Efektem tego zajścia było wezwanie policji. Uporała się ona sprawnie z osobnikiem, którego nie mam szacunku nazwać sanoczaninem. Co do samej policji i interwencji funkcjonariuszy to należy się im pochwała zarówno za zatrzymanie "chama" jak również za ich stosunek do osób wzywających interwencji.

Pewien niedosyt pozostawia czas jaki przyszło czekać na interwencje, a który przebiegał w atmosferze krzyków i przekleństw wydobywających się z gęby autora incydentu. Dziwi fakt że brak było w pobliżu patroli Straży Miejskiej. Bądź co bądź rozpoczynała się impreza masowa i moim skromnym zdaniem powinna być ona pod wzmożoną uwagą służb porządkowych. Przy czym zaznaczam że nie mam pretensji do ich funkcjonowania.

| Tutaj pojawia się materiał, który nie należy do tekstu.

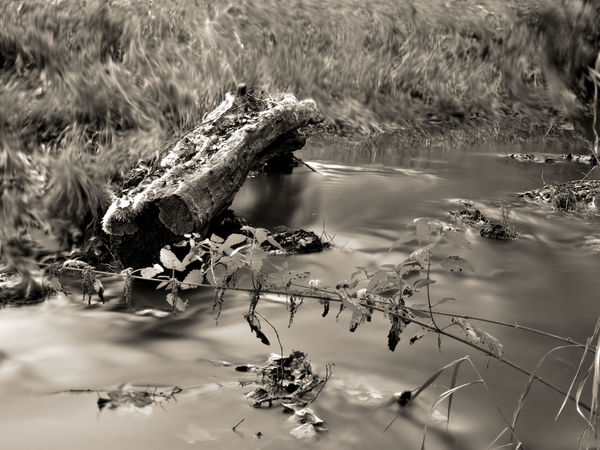 Water Reflection Day Outdoors No People Nature TreesAndWater Eye4photography  EyeEmBestPics EyeEm Best Shots Black & White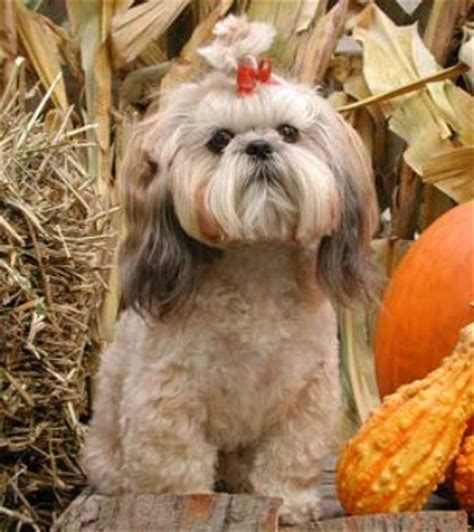 shih tzu breed information   thriftyfun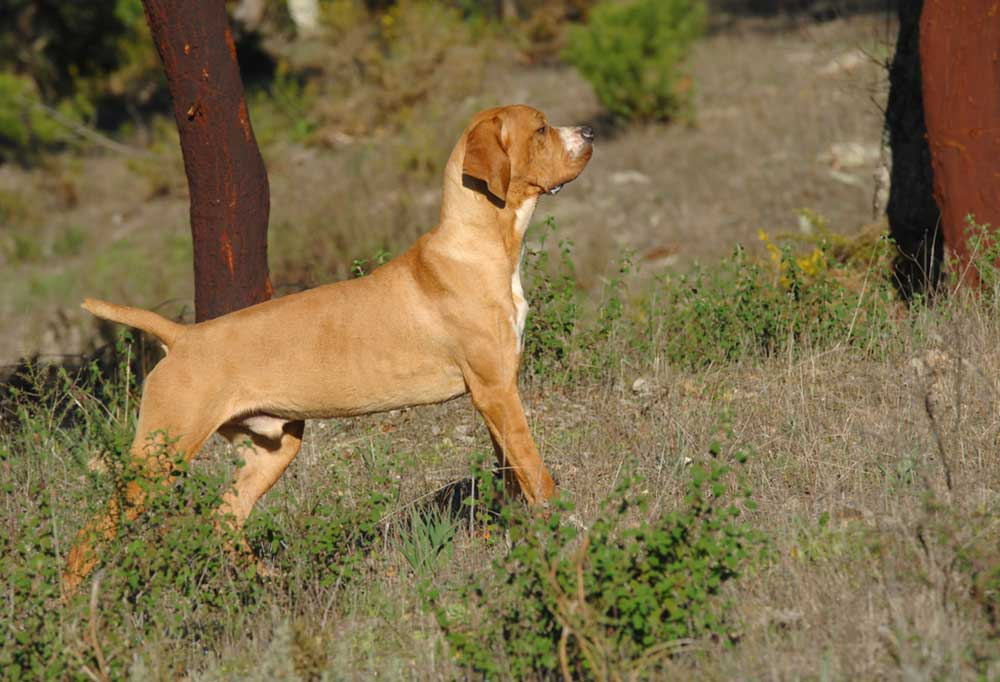 Portuguese Pointer in point on grassy hill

Po odwiezieniu przez policję "krzykacza" z rynku pozostało po nim tylko niemiłe wspomnienie. Pytanie tylko kiedy znowu zmiesza kogoś z błotem? Jak długo Ja, Sanoczanin będę zmuszony znosić go w miejscach publicznych do których powinien mieć ograniczony dostęp. Fakt że nie jest on agresywny w sensie cielesnym i jeszcze nikogo nie uderzył nie oznacza że nie stanowi zagrożenia, chociażby dla kultury i dobrych obyczajów jakie panują wśród sanockiego społeczeństwa. W dobie gdzie za powiedzenie głośniej ku*** mać trzeba się liczyć z mandatem w wysokości kilkuset złotych takie występki powinny być surowo egzekwowane prawnie. Myślę że jest to nie tylko moja opinia i Ty drogi czytelniku zapewne zgodzisz się ze mną. Albo i nie.... Ocenę, po obejrzeniu nagrania pozostawiam Tobie.
5 komentarze:
slyszalem o nim, podobno nawet rozruby w kosciela potrafi zrobic
za jaja bym go powiesil
Ja osobiście miałam z nim kilka nieprzyjemnych zajść i powiem szczerze że nie cierpię tego człowieka.
gość jest chory! powinni go zamknąć na jakieś leczenie... na razie jest jeszcze nie groźny, ale rzucanie szklaną butelką to już nie przelewki (butelka jest nawet widoczna na jednym ze zdjęć), w ogródku były dzieci.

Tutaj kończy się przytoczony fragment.